Subsetting the workflow details

  • The SYSargsList class and its subsetting operator [:
sal[1]
## Instance of 'SYSargsList': 
##     WF Steps:
##        1. export_iris --> Status: Pending
## 
sal[1:3]
## Instance of 'SYSargsList': 
##     WF Steps:
##        1. export_iris --> Status: Pending
##        2. gzip --> Status: Pending 
##            Total Files: 3 | Existing: 0 | Missing: 3 
##          2.1. gzip
##              cmdlist: 3 | Pending: 3
##        3. gunzip --> Status: Pending 
##            Total Files: 3 | Existing: 0 | Missing: 3 
##          3.1. gunzip
##              cmdlist: 3 | Pending: 3
## 
sal[c(1, 3)]
## Instance of 'SYSargsList': 
##     WF Steps:
##        1. export_iris --> Status: Pending
##        2. gunzip --> Status: Pending 
##            Total Files: 3 | Existing: 0 | Missing: 3 
##          2.1. gunzip
##              cmdlist: 3 | Pending: 3
## 
  • The SYSargsList class and its subsetting by steps and input samples:
sal_sub <- subset(sal, subset_steps = c(2, 3), input_targets = ("SE"), keep_steps = TRUE)
stepsWF(sal_sub)

Collection entries

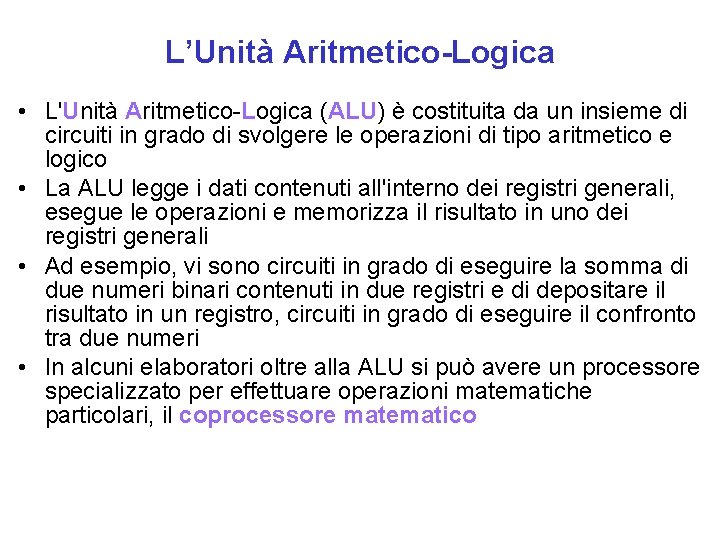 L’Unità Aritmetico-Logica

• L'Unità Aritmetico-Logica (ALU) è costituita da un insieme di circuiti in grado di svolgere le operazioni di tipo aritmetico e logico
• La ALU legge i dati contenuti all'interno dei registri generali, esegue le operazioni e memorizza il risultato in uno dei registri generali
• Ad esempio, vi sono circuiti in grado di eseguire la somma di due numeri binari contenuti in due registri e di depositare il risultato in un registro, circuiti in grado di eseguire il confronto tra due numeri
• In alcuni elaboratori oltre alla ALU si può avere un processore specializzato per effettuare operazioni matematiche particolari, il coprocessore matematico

==

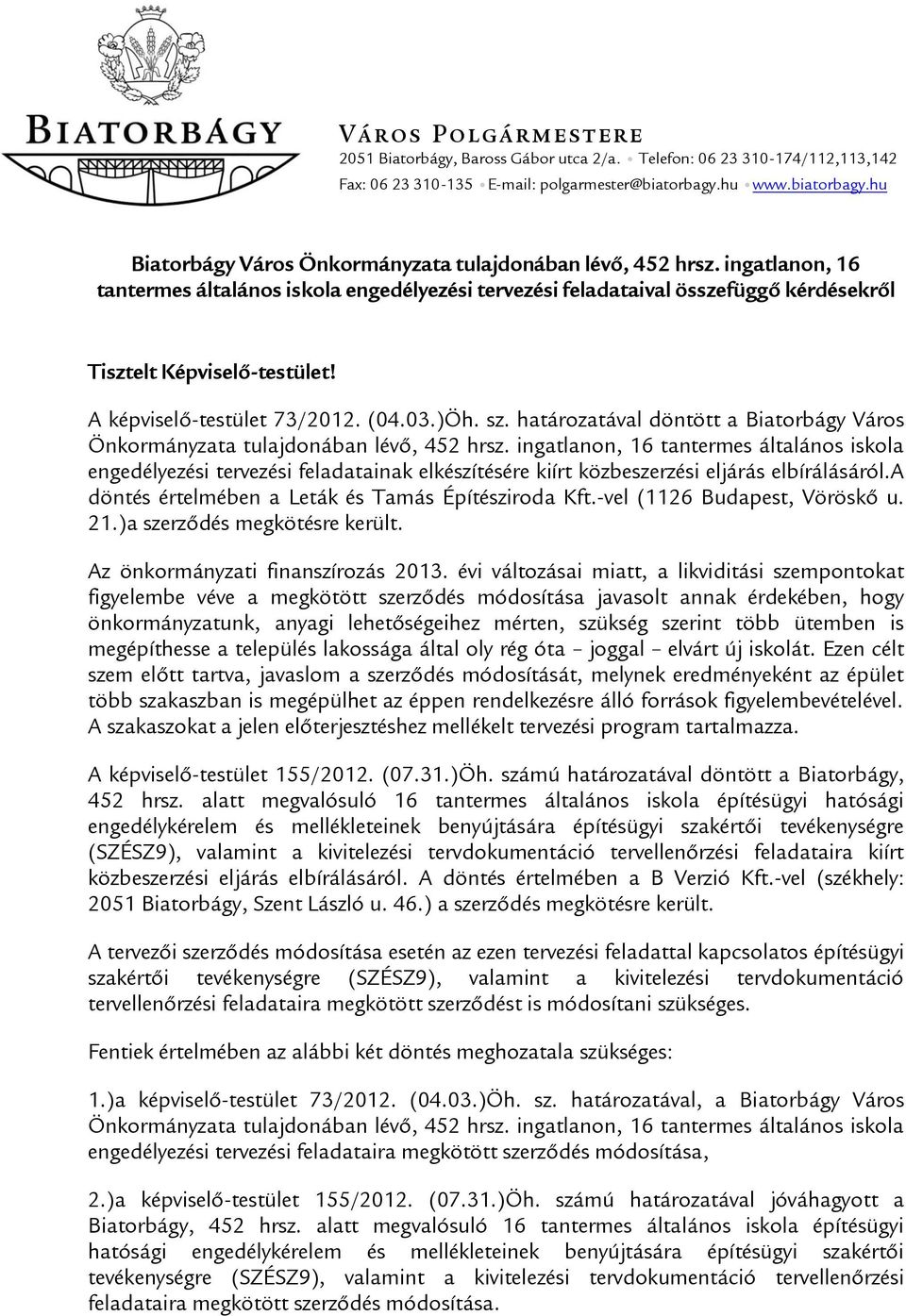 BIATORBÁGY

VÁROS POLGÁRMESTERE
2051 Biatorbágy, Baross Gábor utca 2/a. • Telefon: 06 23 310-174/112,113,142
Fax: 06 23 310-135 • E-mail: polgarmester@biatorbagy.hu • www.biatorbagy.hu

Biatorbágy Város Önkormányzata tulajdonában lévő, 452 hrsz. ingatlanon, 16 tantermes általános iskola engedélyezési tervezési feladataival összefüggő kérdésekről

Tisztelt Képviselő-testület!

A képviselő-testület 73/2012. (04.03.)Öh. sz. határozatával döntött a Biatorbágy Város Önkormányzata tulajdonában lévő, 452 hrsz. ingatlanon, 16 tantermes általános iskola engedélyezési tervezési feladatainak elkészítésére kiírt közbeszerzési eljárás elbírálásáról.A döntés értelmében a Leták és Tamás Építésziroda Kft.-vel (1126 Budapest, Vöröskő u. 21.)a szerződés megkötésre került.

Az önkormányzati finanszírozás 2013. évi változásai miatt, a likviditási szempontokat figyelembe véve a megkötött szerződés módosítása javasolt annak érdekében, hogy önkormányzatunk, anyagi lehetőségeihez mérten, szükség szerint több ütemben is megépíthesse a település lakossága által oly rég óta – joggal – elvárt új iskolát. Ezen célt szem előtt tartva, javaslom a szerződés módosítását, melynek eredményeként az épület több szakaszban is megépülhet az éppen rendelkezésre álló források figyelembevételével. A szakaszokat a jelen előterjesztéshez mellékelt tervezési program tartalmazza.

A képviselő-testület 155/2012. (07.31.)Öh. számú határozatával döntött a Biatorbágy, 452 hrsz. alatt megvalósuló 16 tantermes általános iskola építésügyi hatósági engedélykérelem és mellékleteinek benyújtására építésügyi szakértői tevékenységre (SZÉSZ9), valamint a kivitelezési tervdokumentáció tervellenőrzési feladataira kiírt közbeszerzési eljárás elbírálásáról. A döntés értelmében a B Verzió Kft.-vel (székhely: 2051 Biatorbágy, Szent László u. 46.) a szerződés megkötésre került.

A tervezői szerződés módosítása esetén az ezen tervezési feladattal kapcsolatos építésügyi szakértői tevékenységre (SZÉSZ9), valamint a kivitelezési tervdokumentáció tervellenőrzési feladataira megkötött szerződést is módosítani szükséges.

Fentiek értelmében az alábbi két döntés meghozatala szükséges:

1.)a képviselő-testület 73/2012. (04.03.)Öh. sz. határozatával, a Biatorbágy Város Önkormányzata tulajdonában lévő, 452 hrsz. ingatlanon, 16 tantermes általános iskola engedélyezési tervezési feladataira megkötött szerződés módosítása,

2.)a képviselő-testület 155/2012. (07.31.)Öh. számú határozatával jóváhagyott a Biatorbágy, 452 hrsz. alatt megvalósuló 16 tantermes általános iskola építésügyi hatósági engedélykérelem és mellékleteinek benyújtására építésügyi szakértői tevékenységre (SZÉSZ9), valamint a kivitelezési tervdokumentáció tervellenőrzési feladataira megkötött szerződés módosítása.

--

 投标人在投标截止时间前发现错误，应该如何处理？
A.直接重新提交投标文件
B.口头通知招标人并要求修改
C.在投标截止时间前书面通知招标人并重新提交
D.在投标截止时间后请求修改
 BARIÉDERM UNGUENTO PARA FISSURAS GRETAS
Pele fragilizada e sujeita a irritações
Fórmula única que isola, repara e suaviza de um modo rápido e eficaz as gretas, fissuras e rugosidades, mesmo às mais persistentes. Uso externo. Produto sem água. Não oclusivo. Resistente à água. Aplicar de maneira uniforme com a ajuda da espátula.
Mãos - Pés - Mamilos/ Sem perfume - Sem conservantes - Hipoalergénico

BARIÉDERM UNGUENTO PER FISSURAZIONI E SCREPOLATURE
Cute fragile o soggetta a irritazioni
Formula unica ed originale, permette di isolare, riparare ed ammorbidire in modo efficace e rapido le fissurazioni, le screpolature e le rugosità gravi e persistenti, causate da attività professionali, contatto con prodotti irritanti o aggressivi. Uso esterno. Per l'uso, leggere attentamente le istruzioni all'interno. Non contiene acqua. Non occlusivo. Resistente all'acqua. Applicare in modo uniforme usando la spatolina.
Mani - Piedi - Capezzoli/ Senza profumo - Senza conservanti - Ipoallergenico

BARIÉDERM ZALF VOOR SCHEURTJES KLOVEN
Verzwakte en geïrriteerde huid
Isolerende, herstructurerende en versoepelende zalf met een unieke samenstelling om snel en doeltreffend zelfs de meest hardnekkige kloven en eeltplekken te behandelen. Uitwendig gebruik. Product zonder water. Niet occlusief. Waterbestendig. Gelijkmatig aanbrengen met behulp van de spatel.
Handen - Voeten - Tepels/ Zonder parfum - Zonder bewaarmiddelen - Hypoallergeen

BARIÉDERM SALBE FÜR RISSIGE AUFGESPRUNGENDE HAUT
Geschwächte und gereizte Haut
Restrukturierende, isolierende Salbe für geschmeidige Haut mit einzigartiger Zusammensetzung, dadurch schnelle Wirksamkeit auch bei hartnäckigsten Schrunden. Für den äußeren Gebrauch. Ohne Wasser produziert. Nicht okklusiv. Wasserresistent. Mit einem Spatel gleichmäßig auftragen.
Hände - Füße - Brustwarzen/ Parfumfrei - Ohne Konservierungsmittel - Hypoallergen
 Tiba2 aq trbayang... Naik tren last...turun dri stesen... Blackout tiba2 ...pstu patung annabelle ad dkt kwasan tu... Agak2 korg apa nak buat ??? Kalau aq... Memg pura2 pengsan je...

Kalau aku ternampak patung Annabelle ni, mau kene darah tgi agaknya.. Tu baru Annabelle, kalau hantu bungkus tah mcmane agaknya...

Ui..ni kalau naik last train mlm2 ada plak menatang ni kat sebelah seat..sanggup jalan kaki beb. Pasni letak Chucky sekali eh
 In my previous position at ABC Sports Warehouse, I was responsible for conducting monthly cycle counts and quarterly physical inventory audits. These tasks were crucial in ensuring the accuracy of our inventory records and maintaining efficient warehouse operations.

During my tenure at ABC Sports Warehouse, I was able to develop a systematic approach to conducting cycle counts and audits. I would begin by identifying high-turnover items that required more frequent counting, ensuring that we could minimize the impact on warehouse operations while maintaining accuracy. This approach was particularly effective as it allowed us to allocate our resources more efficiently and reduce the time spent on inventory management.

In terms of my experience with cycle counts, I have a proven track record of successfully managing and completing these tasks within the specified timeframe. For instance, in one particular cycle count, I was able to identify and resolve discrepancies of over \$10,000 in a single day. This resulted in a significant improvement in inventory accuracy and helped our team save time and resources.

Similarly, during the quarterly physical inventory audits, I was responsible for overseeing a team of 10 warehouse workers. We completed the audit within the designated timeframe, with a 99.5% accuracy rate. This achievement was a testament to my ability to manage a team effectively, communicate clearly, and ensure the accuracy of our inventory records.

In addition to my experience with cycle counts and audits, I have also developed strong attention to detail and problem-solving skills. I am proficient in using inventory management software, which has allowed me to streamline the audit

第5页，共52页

- _Work instruction 1_
In the text on subsetting workflow details, which two steps are listed when sal[c(1, 3)] is used?
- _Work instruction 2_
Pick up the text on subsetting workflow details after its last line and extend it.

- _Answer box 1_
export_iris and gunzip

- _Answer box 2_
## $export_iris
## Instance of 'LineWise'
##     Code Chunk length: 1
## 
## $gzip
## Instance of 'SYSargs2':
##    Slot names/accessors: 
##       targets: 1 (SE...SE), targetsheader: 1 (lines)
##       modules: 0
##       wf: 1, clt: 1, yamlinput: 4 (inputs)
##       input: 1, output: 1
##       cmdlist: 1
##    Sub Steps:
##       1. gzip (rendered: TRUE)
## 
## 
## 
## $gunzip
## Instance of 'SYSargs2':
##    Slot names/accessors: 
##       targets: 1 (SE...SE), targetsheader: 1 (lines)
##       modules: 0
##       wf: 1, clt: 1, yamlinput: 4 (inputs)
##       input: 1, output: 1
##       cmdlist: 1
##    Sub Steps:
##       1. gunzip (rendered: TRUE)
## 
## 
## 
## $iris_stats
## Instance of 'LineWise'
##     Code Chunk length: 5
targetsWF(sal_sub)
## $export_iris
## DataFrame with 0 rows and 0 columns
## 
## $gzip
## DataFrame with 1 row and 2 columns
##             FileName  SampleName
##          <character> <character>
## 1 results/setosa.csv          SE
## 
## $gunzip
## DataFrame with 1 row and 2 columns
##           gzip_file  SampleName
##         <character> <character>
## 1 results/SE.csv.gz          SE
## 
## $iris_stats
## DataFrame with 0 rows and 0 columns
outfiles(sal_sub)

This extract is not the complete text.